--- DATASET ENTRIES Enclosed Below ---
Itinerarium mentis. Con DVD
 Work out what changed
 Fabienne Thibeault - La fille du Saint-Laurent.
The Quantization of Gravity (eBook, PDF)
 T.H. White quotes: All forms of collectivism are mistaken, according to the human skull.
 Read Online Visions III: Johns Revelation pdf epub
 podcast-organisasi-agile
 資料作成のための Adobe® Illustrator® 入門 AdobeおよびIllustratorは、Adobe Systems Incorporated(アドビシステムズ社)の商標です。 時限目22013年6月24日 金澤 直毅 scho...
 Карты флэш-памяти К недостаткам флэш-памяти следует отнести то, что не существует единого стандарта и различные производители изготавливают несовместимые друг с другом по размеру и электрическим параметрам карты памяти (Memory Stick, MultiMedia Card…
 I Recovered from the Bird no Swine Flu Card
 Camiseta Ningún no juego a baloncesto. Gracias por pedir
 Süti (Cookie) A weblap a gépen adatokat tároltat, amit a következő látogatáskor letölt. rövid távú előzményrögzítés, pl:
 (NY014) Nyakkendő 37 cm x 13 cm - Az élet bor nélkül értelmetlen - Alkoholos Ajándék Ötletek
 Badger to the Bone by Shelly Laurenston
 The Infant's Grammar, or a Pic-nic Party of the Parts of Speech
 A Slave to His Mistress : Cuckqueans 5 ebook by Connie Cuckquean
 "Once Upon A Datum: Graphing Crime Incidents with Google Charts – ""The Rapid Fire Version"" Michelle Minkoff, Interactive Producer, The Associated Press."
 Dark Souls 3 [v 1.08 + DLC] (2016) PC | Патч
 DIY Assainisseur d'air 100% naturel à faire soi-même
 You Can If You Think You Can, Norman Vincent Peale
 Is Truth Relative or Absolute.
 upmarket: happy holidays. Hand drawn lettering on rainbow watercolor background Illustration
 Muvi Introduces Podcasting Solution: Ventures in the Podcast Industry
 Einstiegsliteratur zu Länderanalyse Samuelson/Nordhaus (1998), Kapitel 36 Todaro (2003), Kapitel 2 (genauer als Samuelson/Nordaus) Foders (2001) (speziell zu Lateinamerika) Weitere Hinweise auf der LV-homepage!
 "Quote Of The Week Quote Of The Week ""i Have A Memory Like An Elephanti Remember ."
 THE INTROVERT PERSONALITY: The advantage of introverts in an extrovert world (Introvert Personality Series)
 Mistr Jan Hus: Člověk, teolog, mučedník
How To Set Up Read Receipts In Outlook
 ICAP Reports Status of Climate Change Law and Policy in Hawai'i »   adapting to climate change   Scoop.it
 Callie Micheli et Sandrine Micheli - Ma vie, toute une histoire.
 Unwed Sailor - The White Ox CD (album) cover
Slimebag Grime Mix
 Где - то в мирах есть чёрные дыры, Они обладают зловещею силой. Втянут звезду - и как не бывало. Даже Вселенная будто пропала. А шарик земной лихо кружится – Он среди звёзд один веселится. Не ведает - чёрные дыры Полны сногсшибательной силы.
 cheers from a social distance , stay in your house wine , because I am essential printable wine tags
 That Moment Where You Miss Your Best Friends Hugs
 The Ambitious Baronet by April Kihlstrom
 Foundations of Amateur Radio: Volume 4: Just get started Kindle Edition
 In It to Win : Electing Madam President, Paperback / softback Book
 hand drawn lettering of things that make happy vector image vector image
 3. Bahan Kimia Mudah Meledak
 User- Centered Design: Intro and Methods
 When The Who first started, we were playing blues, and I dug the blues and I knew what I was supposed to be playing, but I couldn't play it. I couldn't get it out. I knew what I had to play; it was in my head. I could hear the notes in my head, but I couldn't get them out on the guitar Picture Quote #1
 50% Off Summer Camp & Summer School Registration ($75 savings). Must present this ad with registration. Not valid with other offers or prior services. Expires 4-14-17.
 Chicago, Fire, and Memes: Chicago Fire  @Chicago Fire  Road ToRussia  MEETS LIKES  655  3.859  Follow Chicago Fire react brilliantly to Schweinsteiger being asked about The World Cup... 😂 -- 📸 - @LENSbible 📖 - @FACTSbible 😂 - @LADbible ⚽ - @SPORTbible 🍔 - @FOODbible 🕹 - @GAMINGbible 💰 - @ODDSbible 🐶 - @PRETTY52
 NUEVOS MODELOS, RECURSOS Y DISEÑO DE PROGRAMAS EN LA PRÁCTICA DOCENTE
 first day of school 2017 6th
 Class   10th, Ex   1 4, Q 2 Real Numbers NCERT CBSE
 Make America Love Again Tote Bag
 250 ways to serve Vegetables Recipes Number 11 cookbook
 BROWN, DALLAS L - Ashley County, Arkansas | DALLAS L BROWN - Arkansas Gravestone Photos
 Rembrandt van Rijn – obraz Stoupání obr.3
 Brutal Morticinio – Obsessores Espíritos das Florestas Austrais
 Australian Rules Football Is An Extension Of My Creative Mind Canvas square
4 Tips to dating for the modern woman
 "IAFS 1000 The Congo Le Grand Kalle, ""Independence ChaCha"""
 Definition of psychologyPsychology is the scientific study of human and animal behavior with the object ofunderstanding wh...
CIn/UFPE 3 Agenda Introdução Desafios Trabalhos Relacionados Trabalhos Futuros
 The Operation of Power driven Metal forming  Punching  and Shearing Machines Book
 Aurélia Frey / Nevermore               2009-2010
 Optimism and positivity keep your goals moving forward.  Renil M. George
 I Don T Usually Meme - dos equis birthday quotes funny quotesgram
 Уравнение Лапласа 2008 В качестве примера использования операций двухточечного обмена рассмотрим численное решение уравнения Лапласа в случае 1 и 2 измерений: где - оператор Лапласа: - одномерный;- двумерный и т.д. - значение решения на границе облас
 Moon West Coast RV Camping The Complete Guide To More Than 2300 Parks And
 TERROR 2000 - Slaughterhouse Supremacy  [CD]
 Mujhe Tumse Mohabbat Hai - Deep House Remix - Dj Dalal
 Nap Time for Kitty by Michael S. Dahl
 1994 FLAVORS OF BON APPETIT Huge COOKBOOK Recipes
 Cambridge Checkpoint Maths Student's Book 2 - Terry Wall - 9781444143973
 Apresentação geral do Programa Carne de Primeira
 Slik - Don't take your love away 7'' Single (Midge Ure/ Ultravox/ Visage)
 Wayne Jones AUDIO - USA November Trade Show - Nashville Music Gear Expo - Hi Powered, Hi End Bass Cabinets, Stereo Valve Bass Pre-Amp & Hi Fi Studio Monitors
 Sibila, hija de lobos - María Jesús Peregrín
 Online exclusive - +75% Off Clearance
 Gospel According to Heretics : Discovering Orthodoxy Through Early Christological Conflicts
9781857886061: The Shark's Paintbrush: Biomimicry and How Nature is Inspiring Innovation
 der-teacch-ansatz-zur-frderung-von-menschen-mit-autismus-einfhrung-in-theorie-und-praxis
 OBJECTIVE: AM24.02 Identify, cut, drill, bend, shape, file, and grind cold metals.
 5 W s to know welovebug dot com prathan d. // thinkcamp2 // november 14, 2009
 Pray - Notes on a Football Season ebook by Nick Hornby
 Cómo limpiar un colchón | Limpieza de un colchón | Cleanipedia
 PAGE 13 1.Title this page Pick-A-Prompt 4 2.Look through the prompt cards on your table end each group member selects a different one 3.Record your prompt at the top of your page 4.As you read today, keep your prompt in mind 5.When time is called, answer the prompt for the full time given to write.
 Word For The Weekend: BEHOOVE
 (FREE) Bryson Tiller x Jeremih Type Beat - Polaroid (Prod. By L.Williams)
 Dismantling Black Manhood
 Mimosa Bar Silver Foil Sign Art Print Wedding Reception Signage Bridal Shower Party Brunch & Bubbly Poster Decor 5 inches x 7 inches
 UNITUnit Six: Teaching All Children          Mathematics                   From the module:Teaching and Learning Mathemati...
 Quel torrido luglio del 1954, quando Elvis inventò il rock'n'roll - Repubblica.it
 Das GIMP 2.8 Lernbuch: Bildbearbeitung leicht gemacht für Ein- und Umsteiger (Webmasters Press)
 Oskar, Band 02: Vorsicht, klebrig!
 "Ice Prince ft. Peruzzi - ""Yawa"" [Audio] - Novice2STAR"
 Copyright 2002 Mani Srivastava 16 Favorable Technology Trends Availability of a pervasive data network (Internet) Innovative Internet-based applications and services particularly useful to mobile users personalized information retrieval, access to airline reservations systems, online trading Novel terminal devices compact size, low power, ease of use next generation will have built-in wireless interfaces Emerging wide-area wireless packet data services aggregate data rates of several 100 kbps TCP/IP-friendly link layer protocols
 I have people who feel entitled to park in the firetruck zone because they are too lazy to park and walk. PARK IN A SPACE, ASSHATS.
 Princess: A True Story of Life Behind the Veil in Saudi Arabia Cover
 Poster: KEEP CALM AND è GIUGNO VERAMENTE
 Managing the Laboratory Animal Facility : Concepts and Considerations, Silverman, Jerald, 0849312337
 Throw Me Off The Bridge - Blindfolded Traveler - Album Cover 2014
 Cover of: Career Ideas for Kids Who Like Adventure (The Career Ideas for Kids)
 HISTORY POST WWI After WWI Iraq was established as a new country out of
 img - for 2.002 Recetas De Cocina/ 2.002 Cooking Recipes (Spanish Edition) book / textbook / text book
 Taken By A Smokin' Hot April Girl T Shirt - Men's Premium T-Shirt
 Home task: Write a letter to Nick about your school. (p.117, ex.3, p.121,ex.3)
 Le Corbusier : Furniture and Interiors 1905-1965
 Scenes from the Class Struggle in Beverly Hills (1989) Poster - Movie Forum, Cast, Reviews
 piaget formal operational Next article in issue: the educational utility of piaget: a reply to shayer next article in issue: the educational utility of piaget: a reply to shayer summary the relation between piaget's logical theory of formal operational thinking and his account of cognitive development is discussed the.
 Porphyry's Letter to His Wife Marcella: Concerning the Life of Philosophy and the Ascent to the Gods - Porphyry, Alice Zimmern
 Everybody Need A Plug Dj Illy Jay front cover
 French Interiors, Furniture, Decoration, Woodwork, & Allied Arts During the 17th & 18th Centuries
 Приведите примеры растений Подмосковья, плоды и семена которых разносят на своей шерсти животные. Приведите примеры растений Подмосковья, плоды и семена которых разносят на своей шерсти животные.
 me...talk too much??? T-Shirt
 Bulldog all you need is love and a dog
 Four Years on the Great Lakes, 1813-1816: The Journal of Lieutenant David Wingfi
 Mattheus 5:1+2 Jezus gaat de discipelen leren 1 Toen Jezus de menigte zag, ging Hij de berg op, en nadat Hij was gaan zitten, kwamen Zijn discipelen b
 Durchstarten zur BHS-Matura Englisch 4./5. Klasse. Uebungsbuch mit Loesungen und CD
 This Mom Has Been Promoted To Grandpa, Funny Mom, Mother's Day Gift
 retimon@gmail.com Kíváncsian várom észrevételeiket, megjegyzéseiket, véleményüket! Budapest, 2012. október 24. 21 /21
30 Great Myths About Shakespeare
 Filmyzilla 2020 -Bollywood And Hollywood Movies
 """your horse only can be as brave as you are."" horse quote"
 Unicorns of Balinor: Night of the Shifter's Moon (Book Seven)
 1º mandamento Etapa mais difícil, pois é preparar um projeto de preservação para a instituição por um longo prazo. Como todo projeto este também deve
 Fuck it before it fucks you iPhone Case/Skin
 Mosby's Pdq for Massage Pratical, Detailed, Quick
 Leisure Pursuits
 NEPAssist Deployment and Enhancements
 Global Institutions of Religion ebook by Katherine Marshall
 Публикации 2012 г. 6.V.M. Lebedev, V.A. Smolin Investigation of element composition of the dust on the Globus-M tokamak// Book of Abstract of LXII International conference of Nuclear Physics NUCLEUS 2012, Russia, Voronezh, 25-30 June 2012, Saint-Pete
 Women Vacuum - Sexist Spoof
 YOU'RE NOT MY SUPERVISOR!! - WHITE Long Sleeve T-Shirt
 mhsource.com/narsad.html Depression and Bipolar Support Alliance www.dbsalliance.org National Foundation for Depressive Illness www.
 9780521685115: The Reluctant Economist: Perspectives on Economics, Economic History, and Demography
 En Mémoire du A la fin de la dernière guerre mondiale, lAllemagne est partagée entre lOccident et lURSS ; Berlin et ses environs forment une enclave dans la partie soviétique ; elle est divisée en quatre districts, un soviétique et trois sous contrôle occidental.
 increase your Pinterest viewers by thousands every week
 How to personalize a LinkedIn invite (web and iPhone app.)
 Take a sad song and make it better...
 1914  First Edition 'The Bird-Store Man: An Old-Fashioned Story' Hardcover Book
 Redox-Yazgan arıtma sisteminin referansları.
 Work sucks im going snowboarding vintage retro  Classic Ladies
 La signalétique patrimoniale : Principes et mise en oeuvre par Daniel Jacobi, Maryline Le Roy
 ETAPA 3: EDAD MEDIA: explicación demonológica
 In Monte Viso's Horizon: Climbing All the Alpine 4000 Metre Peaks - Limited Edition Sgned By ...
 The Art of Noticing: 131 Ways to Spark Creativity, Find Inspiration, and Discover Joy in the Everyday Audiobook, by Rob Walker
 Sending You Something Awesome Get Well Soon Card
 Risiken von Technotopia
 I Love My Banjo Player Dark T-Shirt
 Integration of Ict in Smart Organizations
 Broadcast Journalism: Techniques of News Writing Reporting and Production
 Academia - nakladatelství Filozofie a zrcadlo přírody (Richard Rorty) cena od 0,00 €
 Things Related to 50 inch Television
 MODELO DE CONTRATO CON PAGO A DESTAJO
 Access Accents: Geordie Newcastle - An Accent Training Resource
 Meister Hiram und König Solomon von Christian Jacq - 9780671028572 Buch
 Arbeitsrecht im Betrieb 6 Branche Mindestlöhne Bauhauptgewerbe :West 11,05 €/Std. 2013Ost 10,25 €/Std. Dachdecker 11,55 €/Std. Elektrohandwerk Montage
--- End of Enclosed DATASET ENTRIES ---
TRY IT:
Scan the data for the word "Nick" and copy every line where it shows up.

RESPONSE TO THIS TASK:
 Pray - Notes on a Football Season ebook by Nick Hornby
 Home task: Write a letter to Nick about your school. (p.117, ex.3, p.121,ex.3)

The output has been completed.